Faldermann’s spelling was published subsequently and up to now:
Agapanthia chalybea: Reitter, 1894d: 146; Pic, 1910: 95; Villiers, 1967: 369; Sama et al., 2008: 121.(Danilevsky, 2019)
I w ten sposób mamy zastosowanie tego procesu o którym piszemy do nazwy chalybea.
W CPC 2010 mamy:
chalybaea Faldermann, 1837: 303 E: AB AR GG A: IN TR
Jacek Kurzawa pisze:
Primo: pisownia oryginalna - (...)- nie może być błędna.
Poprawię się, uzupełnię - oryginalna pisownia może być błędna tzw. incorrect original spellings.
Są przypadki, kiedy oryginalna pisownia była z błędem drukarskim i z pozoru wyglądała na prawidłową. Dał się na coś takiego złapać G.Sama. Nazwa Morinus, którą wprowadził SAMA (1991)
Niestety, Sama przeoczył .......erratę, która poprawiała tą nazwę na Morimus, przez co błędnie zastosował artykuł, jak sam pisze, 12 ICZN (ale czemu 12?).

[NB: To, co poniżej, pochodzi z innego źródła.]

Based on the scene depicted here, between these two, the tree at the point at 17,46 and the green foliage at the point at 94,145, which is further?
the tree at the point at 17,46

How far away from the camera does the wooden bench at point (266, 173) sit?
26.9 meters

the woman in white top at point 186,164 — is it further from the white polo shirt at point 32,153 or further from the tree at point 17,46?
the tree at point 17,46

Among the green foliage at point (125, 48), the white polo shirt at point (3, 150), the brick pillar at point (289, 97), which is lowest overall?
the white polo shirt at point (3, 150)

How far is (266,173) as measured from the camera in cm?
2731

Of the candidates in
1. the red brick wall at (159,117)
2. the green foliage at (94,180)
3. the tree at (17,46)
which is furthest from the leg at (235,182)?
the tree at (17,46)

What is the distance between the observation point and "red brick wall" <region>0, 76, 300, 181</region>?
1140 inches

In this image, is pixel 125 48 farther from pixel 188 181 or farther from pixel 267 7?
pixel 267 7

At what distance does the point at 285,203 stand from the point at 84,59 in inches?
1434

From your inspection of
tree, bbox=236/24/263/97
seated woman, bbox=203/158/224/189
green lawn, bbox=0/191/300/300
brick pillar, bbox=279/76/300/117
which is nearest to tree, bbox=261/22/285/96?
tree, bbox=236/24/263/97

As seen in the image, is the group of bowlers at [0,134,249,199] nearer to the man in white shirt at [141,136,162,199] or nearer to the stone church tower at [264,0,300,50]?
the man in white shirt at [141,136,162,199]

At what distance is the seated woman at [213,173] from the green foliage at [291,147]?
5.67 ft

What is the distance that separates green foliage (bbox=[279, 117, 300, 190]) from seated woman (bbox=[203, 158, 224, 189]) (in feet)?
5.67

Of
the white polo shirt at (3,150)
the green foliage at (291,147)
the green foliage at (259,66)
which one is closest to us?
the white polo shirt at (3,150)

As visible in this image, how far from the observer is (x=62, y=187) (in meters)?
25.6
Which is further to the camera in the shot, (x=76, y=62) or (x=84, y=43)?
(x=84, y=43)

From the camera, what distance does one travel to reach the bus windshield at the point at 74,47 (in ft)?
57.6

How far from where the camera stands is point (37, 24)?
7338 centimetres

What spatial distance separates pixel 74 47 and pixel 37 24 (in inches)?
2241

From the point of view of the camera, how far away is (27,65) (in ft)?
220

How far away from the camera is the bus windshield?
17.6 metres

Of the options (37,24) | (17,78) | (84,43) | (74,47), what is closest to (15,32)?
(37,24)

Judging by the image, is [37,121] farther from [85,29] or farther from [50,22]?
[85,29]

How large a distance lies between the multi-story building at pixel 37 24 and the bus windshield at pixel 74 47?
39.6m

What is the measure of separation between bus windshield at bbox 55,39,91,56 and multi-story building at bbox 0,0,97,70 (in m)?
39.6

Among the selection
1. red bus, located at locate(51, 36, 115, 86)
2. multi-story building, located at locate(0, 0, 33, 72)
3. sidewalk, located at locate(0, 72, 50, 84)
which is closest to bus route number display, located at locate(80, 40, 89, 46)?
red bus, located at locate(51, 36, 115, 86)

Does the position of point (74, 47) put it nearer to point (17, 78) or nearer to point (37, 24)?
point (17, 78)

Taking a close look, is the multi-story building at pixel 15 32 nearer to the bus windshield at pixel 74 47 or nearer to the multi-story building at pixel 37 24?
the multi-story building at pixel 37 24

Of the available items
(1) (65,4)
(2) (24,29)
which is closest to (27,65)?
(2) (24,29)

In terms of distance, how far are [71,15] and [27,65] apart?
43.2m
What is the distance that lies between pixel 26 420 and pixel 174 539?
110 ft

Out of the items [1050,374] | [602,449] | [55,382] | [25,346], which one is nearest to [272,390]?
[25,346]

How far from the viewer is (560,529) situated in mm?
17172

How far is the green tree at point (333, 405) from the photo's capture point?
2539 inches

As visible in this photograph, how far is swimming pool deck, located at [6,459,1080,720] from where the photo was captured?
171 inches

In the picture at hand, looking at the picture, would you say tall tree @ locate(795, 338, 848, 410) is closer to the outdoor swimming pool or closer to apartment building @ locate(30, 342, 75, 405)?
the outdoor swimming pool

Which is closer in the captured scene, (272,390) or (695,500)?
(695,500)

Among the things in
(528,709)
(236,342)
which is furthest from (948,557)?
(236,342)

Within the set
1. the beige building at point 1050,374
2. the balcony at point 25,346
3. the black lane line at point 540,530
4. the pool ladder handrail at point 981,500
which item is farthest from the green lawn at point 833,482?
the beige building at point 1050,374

Jednak Miroshnikov w 2008 sprawdził wydanie i znalazł tam erratę "Morinus, lisez Morimus" i przywrócił nazwę:
Morimus Brulle, 1832 : errata (“Morinus:” 258).
Mamy tu zastosowanie dla artykułu 32.5. Spellings that must be corrected (incorrect original spellings).
32.5.1. If there is in the original publication itself, without recourse to any external source of information, clear evidence of an inadvertent error, such as a lapsus calami or a copyist's or printer's error, it must be corrected. Incorrect transliteration or latinization, or use of an inappropriate connecting vowel, are not to be considered inadvertent errors.
32.5.1.1. The correction of a spelling of a name in a publisher's or author's corrigendum issued simultaneously with the original work or as a circulated slip to be inserted in the work (or if in a journal, or work issued in parts, in one of the parts of the same volume) is to be accepted as clear evidence of an inadvertent error.